Measures to correct for these uncertainties may include mounting a number of thermocouples directly to the blackbody
surface which will allow us to measure its temp erature at several places.
8.0 CONCLUSIONS AND FUTURE PLANS
We have shown a promising approach to remote infrared absolute measurement of skin temperature. We executed a
series of outdoor long range measurements, in which we were able to report the temperature of a calibrated blackbody
source to within about ±5ºC over a temperature range of 35 to 55ºC at a standoff of up to 184 yards (168 m). At each
standoff we also produced an integrated radiance measurement which exhibited a 55ºC temperature error at 184 yards.

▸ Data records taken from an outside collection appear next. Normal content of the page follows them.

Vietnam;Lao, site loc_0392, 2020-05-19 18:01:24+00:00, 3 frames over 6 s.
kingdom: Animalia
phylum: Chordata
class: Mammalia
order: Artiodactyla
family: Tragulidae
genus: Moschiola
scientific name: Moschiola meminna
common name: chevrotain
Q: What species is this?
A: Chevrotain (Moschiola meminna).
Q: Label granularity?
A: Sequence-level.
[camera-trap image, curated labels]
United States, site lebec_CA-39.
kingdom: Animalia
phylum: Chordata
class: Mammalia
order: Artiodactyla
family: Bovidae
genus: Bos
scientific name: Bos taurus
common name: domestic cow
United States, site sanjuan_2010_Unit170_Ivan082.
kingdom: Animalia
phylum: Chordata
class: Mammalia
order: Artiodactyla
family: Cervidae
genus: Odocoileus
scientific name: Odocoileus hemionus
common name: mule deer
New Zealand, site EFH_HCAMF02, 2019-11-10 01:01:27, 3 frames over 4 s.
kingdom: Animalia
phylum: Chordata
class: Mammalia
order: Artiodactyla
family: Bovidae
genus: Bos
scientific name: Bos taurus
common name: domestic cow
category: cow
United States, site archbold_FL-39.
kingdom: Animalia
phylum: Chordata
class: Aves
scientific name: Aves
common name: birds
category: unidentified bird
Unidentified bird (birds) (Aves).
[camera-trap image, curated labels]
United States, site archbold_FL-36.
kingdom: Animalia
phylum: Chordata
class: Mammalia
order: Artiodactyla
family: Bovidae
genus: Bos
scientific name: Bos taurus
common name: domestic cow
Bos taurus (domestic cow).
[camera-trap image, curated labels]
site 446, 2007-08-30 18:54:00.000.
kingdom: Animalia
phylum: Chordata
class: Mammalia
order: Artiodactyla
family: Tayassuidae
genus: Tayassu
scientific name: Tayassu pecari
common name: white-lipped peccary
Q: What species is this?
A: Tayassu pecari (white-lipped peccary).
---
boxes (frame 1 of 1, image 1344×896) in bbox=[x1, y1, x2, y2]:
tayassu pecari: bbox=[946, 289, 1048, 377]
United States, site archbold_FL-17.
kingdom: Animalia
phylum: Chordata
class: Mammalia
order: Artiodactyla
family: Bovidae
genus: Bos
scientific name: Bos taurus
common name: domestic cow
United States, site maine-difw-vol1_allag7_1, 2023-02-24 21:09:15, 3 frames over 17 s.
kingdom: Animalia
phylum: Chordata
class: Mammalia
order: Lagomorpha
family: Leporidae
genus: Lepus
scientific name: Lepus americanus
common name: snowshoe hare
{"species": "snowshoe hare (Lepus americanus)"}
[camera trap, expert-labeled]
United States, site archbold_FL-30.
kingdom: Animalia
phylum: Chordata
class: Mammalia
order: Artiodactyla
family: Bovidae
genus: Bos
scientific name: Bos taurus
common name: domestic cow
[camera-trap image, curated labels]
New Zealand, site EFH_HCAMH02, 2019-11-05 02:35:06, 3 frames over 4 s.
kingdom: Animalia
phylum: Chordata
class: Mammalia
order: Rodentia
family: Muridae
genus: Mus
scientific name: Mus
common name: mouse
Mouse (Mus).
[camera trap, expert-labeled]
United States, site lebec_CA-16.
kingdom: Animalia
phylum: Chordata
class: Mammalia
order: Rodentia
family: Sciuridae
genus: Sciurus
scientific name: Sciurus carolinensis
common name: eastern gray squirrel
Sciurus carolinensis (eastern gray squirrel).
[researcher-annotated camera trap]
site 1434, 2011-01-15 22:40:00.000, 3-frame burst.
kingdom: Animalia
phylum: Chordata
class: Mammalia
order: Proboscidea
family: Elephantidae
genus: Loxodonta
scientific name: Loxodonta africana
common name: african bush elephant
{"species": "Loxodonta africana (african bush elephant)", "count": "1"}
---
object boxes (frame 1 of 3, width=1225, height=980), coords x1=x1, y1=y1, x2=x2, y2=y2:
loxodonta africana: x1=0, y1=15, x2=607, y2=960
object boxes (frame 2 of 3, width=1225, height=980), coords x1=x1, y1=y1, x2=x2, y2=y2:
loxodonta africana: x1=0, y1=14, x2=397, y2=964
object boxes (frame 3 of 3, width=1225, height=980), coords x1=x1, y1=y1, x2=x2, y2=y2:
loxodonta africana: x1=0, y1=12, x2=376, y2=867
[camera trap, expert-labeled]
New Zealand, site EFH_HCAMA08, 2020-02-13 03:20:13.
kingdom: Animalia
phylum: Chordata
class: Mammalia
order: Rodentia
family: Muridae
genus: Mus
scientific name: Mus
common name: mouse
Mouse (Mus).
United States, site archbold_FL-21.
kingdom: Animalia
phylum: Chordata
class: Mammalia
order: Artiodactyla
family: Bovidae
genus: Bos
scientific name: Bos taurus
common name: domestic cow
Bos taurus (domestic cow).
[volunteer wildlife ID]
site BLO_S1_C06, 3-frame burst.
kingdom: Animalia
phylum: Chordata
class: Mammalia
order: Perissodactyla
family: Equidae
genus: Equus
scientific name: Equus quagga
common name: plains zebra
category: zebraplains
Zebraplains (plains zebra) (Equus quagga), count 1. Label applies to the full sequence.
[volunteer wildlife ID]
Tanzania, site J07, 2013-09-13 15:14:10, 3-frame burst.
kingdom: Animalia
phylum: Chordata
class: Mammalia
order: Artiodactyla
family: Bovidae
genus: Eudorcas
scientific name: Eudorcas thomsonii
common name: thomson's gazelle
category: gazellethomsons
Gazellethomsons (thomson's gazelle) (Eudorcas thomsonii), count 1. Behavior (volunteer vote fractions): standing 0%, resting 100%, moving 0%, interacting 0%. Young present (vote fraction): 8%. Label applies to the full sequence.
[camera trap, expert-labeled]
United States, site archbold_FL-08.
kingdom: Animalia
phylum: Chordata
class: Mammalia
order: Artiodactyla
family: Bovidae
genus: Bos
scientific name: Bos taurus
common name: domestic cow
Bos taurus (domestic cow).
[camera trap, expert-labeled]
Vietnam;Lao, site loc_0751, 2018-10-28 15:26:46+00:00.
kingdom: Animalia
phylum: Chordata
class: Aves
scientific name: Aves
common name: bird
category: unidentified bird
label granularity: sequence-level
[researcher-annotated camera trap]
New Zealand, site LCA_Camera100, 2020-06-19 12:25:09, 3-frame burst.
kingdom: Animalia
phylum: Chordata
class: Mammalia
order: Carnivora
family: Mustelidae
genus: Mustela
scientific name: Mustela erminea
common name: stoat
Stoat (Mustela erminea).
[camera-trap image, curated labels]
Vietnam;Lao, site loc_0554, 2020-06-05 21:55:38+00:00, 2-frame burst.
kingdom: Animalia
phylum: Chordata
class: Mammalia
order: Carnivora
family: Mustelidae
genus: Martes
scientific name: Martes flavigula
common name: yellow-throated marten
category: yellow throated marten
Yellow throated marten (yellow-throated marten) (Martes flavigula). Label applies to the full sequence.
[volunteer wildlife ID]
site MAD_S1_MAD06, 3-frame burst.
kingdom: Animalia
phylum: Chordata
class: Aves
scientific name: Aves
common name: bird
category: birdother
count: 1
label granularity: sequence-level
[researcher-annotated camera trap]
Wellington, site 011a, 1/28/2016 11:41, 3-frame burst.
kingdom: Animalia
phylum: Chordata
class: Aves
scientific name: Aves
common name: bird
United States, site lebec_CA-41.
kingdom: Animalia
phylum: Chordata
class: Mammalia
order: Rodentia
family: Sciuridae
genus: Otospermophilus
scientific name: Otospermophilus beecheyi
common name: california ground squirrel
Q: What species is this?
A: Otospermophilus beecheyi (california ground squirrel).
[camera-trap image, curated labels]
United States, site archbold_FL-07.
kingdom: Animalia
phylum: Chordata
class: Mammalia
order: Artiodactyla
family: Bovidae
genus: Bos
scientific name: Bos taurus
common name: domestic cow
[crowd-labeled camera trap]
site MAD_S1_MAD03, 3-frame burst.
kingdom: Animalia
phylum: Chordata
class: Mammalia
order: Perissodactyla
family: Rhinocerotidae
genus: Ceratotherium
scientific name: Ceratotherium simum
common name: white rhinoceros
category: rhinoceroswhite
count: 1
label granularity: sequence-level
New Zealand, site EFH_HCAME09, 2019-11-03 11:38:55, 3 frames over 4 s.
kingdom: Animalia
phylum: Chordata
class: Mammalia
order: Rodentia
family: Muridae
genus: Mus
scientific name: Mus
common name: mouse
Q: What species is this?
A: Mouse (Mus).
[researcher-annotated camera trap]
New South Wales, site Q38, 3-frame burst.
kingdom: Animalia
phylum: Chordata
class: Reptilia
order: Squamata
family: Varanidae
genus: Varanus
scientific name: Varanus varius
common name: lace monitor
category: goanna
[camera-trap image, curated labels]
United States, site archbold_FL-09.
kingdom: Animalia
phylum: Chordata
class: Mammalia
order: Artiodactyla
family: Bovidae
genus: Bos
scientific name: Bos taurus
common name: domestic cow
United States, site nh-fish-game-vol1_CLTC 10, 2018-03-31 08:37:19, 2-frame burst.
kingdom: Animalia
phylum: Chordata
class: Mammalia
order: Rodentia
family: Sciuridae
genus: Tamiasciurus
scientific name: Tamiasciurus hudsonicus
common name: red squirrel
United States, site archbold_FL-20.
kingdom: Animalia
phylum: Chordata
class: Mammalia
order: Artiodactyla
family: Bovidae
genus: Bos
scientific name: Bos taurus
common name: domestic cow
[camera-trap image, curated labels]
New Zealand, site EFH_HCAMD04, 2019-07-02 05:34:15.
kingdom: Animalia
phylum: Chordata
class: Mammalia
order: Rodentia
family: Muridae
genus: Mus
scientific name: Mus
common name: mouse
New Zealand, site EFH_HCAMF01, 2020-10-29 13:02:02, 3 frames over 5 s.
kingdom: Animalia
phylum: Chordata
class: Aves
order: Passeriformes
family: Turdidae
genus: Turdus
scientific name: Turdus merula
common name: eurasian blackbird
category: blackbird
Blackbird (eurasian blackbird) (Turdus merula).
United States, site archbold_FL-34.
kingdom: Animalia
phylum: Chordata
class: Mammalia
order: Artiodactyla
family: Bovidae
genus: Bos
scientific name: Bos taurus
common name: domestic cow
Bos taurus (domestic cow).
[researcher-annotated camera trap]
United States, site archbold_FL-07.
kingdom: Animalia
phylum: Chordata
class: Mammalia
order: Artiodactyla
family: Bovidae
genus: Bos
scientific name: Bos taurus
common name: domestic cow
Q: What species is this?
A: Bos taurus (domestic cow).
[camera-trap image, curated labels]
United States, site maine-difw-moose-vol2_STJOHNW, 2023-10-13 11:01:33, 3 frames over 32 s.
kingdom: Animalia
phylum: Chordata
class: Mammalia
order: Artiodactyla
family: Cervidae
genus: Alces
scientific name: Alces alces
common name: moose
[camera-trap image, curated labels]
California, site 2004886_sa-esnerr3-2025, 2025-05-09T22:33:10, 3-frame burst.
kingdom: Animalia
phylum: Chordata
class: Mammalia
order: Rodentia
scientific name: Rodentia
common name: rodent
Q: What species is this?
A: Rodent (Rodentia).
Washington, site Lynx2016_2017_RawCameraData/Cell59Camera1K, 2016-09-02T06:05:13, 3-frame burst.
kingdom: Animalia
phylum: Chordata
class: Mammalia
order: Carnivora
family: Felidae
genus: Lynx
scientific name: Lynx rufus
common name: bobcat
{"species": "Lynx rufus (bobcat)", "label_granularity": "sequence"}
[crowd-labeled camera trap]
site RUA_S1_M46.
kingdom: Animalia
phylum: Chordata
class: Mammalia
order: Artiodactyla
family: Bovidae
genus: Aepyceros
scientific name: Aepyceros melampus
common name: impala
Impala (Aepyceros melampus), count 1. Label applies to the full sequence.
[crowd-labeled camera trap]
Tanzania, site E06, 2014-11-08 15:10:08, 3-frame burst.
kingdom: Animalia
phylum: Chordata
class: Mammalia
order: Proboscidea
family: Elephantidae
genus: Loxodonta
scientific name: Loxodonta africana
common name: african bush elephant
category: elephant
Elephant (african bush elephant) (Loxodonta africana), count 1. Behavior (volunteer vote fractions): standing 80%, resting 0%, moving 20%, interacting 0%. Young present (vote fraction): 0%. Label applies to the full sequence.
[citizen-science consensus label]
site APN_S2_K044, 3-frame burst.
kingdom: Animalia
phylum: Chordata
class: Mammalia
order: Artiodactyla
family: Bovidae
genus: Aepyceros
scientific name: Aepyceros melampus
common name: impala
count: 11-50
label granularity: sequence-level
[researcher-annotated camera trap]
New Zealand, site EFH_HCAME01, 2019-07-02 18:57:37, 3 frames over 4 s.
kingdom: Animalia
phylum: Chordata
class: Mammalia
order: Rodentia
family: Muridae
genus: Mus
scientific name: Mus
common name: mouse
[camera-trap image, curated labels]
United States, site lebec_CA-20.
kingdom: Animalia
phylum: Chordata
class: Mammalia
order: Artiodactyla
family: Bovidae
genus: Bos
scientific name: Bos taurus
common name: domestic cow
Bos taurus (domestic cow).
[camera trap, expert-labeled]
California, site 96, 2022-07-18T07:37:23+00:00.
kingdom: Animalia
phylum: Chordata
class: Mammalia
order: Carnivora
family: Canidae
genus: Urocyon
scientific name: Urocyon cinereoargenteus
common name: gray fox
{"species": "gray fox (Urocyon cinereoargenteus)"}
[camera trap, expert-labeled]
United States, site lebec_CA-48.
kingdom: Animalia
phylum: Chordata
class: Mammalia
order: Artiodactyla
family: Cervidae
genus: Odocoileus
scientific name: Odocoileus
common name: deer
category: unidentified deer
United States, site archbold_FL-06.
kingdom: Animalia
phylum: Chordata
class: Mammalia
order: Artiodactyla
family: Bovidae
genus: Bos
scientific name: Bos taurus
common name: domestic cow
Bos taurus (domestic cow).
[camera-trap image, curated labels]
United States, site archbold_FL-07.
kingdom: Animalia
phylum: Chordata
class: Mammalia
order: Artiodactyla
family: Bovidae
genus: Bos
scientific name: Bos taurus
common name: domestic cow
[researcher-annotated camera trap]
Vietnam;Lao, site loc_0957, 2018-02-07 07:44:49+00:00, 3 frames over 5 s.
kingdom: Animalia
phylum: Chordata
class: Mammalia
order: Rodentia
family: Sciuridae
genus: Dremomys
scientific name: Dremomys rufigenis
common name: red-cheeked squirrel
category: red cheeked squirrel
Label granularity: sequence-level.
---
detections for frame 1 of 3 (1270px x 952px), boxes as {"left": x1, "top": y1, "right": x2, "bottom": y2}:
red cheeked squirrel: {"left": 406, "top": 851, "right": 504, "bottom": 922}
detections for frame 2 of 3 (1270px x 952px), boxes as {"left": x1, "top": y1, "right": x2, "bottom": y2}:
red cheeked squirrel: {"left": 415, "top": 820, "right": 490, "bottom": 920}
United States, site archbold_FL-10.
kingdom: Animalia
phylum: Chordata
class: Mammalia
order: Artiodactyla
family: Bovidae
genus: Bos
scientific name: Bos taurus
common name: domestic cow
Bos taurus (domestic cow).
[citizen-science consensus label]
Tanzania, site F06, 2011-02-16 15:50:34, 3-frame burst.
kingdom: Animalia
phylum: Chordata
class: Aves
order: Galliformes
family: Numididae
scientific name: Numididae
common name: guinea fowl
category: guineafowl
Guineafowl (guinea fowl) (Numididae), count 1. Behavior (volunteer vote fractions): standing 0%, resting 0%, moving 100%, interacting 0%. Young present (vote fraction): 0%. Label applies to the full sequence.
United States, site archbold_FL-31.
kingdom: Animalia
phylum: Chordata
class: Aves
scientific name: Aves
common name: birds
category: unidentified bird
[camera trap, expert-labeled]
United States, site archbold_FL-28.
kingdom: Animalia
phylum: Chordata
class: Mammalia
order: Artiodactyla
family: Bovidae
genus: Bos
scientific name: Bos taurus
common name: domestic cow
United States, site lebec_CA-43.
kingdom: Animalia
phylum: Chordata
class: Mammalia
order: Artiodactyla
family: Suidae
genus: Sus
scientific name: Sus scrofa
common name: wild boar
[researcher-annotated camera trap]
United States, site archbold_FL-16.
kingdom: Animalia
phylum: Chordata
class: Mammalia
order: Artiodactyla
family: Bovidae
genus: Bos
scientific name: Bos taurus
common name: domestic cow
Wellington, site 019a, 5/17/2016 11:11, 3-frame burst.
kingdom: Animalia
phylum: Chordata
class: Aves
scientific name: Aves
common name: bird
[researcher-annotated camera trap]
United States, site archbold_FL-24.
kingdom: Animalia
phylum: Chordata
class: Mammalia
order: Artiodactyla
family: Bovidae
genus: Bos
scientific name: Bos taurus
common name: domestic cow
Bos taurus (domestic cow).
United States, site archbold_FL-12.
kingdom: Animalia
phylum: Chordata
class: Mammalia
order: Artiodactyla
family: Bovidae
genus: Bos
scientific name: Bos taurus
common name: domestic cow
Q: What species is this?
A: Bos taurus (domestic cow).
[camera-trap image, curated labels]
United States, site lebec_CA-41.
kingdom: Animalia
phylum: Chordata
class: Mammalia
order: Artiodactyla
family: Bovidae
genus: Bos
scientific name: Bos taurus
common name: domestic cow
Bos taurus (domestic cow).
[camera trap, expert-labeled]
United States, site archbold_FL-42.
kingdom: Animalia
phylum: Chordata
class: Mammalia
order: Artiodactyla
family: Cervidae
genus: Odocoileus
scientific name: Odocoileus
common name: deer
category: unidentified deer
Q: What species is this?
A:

Our approach showed a significant improvement in accuracy relative to the integrated radiance measurement. Future
improvements will include tighter control over the reference blackbody during outdoor measurements, as we suspect
external conditions such as wind and sun may have contributed errors. Other tests included NE∆T, repeatability,
operating temperature, and spatial resolution. We also produced a graphical user interface with a user-controlled fused
visible/IR image. The temperature information is conveyed by false color which is fused with the visible image. The
visible image also has user-defined electrical zoom capabilities.
Future work will include outdoor field testing with the Active Denial System.
ACKNOWLEDGEMENTS
This research is being conducted under an SBIR Phase II contract funded by the U.S. Marine Corps Systems Command.
Technical Monitors: Mr. Carlton Land, Joint Non-Lethal Weapons Directorate, Quantico, VA and Dr. Patrick A. Mason,
Air Force Research Laboratory, AFRL/HEDR, Brooks AFB, TX. This SBIR was funded to develop the thermographer
as a feedback mechanism for Directed Energy non-lethal weapons where the goal is to make an accurate and absolute
skin temperature measurement at the standoff ranges described in this paper.